Economists polled by Reuters had forecast growth likely cooled to 6.7% in the quarter and said it would continue to slow as a sharp hike in US tariffs threatens Indian exporters and jobs.
Madhavi Arora, Lead Economist, Emkay Global, Mumbai said, “The super healthy GDP growth print in the first quarter has gotten a temporary boost from extremely soft deflator, front-loaded government spending (unlike last year), along with front-loaded exports to the US. Some of these factors will reverse as we move ahead.
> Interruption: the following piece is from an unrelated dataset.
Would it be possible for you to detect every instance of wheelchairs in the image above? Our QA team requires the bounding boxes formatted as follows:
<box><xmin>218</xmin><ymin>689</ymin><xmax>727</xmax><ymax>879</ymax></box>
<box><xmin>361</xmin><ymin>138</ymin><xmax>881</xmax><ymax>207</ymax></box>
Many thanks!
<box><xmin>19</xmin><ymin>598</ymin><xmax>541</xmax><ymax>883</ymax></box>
“Besides, the effective macro hit from the 50% tariff imposition will start to feed through exports and have a domino effect on employment, wages and private consumption. This could further dampen private investment outlook and hinder growth,
“However, on the face of it, softer deflator effect and some consumption buffer from GST cuts could offset the hit in real GDP growth as we move to calendar year 2026.”
Meanwhile Russian oil exports to India are set to rise in September, dealers said, as New Delhi defies US punitive tariffs designed to force the country to stop the trade and push Moscow towards a peace deal with Ukraine.
India has become the biggest buyer of Russian oil supplies that were displaced by Western sanctions after Moscow invaded Ukraine in 2022. This has allowed Indian refiners to benefit from cheaper crude. But the purchases have drawn condemnation from the government of US President Donald Trump, which increased US tariffs on Indian imports to 50% on Wednesday. New Delhi says it is relying on talks to try to resolve Trump’s additional tariffs, but Prime Minister Narendra Modi has also embarked on a tour to develop diplomatic ties elsewhere, including meeting Russian President Vladimir Putin. US officials have accused India of profiteering from discounted Russian oil, while Indian officials have accused the West of double standards because the European Union and the US still buy Russian goods worth billions of dollars.
“The tariffs are part of a broader trade discussion between India and the US, and given India’s increasing domestic refinery runs amid discounted Russian barrels, we don’t see India scuppering its Russian imports in meaningful volumes,” BNP Paribas said in a note.
The Indian oil ministry did not respond to a request for comment on Thursday. Without India, Russia would struggle to maintain exports at existing levels, and that would cut the oil export revenues that finance the Kremlin’s budget and Russia’s continued war in Ukraine.